*RECORDS*.
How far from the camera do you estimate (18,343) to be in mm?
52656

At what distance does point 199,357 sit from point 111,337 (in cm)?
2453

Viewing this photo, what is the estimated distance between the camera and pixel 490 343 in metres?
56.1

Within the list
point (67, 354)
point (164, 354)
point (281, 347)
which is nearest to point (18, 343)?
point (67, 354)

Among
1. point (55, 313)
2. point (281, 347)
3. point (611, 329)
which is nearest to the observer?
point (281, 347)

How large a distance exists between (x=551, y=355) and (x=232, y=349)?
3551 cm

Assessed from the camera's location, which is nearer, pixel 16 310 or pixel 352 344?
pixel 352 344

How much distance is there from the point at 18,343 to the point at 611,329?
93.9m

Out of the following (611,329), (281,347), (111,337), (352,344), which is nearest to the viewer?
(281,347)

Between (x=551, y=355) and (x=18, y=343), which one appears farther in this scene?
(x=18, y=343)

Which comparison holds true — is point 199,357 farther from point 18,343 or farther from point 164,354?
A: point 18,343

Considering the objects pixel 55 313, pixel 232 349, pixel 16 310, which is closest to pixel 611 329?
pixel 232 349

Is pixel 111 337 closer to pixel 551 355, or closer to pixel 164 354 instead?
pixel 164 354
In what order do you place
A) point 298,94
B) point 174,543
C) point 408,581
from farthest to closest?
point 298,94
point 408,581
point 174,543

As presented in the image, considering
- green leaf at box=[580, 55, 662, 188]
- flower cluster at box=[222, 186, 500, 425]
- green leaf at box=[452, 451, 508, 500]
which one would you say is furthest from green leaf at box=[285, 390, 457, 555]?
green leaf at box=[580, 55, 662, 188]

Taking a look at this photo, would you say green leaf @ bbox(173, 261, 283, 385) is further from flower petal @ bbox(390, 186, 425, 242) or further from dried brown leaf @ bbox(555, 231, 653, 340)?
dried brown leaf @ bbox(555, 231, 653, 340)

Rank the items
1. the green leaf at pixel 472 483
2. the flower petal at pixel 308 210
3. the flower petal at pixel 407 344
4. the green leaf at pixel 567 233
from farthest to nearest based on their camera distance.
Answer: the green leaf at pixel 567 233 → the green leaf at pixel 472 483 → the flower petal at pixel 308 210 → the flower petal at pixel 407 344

*EXERCISE TASK*.
Rewrite everything from the line containing "How much distance" down to the line containing "A: point 18,343", both included, with "farther" changed to "further" and nothing else altered.

*FINAL ANSWER*.
How much distance is there from the point at 18,343 to the point at 611,329?
93.9m

Out of the following (611,329), (281,347), (111,337), (352,344), which is nearest to the viewer?
(281,347)

Between (x=551, y=355) and (x=18, y=343), which one appears further in this scene?
(x=18, y=343)

Which comparison holds true — is point 199,357 further from point 18,343 or further from point 164,354?
A: point 18,343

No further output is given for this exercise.